Why are restaurant websites so bad? - jsavimbi
http://www.boston.com/ae/food/restaurants/articles/2011/03/02/when_bad_websites_happen_to_good_restaurants/?p1=News_links

======
bluekeybox
> Chefs and restaurateurs are arbiters of taste offline. Their good judgment
> can’t simply fly out the window when they take to the Internet. So why do
> bad websites happen to good restaurants?

Or maybe, just maybe, that "good judgement" that chefs and restaurateurs
supposedly possess is only "good" when they apply to food and managing walk-in
businesses?
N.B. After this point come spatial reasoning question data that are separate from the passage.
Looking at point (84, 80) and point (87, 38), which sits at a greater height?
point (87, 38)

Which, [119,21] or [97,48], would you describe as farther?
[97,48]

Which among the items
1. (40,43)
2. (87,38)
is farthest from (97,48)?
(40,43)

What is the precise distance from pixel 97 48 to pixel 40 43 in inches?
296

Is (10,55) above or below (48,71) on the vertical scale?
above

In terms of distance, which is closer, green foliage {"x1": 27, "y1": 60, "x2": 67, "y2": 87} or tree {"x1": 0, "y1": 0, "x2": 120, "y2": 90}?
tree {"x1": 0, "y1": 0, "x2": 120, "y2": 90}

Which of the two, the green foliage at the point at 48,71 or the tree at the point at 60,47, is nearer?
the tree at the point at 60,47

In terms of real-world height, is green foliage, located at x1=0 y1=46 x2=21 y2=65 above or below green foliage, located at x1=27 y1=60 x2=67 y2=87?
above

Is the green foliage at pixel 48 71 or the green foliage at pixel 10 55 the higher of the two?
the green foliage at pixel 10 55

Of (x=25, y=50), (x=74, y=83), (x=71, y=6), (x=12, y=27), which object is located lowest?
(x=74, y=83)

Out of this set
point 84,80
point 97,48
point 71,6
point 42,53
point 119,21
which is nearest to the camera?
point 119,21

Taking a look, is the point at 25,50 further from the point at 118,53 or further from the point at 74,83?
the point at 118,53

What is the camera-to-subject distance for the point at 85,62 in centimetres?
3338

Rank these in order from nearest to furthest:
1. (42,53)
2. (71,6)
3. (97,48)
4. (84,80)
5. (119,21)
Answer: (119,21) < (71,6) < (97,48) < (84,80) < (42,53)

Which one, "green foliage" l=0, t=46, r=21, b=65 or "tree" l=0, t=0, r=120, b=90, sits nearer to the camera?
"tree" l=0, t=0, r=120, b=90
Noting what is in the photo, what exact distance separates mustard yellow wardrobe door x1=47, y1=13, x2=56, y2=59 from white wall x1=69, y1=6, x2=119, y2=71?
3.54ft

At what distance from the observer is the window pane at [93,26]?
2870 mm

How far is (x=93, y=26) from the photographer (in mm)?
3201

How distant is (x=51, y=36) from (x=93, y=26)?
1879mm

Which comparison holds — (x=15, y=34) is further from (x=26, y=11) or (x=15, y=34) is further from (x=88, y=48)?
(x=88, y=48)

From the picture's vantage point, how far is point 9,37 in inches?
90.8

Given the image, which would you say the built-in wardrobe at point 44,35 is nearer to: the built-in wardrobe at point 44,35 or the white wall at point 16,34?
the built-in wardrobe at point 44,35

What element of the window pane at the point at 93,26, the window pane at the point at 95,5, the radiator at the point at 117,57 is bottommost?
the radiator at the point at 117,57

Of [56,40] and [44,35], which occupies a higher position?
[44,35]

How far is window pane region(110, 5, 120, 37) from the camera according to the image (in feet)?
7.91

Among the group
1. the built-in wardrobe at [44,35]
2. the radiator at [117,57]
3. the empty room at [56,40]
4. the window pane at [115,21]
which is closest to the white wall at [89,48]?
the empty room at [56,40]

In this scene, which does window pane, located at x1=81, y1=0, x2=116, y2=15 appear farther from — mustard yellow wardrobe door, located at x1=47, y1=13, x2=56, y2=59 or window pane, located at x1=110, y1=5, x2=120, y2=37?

You shouldn't expect a chef or a restaurateur, however good they
are, to be proficient in information aesthetics, and, in the same way, you
shouldn't expect a type designer to have good judgment about managing a
restaurant business.

Then the article goes on to say that "the website is a sign of the times. It
represents the trends of that moment." Well I got news for you -- it is
precisely that sort of thinking that got the restaurant websites into the
Flash-infested hole they are now. Yes, no one builds websites in Flash for
restaurants _today_ yet _everybody_ and their grandma did five years ago.
C'mon people, it shouldn't be that difficult to understand that one should
follow trends only insofar as they don't interfere with readability,
accessibility, user friendliness, and information clarity. Those last four
principles are timeless; they don't change -- if someone truly applied them
five years ago, the website would have survived and probably would have needed
only a minor cosmetic change to stay current.

> For designers and users, the emphasis now is on accessibility.

And why wasn't it five years ago, huh? Then, "we're a small restaurant so we
can’t really pay for it..." Oh please, stop the pathos -- why did all those
itty-bitty small restaurants pay significantly more for a Flash website five
years ago when a more accessible non-Flash version would have cost them way
less? Where's the critical thinking?